Start of Working data

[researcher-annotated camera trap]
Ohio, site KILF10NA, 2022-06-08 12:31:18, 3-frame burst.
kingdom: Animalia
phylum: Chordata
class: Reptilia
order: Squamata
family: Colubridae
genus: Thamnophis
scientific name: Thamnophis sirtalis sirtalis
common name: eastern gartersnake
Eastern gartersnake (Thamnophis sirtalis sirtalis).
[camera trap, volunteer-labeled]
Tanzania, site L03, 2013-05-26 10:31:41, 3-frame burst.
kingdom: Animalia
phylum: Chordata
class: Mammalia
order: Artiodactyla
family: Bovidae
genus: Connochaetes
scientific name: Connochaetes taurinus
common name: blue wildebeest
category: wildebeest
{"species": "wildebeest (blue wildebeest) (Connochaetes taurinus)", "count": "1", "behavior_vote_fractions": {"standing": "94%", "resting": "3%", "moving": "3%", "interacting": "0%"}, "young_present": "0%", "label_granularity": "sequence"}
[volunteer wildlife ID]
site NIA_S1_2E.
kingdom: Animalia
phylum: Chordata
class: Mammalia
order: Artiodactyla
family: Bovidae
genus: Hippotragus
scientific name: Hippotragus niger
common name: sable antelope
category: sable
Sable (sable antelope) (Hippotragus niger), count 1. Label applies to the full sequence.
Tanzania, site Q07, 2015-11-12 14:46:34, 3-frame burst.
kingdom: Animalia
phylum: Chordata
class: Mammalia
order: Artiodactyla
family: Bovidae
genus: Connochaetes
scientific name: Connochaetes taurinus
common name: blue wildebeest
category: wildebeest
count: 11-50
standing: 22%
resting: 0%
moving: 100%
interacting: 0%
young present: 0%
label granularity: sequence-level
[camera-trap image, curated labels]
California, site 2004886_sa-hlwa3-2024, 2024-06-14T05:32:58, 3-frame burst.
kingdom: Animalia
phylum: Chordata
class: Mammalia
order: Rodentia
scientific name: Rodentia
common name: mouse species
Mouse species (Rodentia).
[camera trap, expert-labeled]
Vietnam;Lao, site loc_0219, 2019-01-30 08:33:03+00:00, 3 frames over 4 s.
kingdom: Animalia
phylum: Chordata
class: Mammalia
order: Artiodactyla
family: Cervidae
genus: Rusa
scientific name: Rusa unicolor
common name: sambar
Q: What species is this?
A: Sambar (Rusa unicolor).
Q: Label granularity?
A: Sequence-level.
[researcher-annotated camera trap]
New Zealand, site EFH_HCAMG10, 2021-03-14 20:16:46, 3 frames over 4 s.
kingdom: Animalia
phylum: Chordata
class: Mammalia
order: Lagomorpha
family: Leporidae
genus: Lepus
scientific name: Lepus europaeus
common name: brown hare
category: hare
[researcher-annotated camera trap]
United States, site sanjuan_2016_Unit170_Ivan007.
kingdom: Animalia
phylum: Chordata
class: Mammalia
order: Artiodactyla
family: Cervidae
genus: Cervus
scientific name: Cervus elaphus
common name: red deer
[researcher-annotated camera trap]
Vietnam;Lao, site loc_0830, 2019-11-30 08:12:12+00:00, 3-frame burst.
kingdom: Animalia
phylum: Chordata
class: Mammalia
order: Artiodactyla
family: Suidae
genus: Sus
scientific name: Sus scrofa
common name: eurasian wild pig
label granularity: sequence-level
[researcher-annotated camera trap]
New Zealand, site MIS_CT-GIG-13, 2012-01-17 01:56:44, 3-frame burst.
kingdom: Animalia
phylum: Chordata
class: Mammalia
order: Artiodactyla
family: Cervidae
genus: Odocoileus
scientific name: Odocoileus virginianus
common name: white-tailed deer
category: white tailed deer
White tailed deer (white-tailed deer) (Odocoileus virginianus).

End of Working data

(Your instructions): Report how many lines in the listing include the word "Tanzania". Give nothing but the count.

(Answer for the task): 2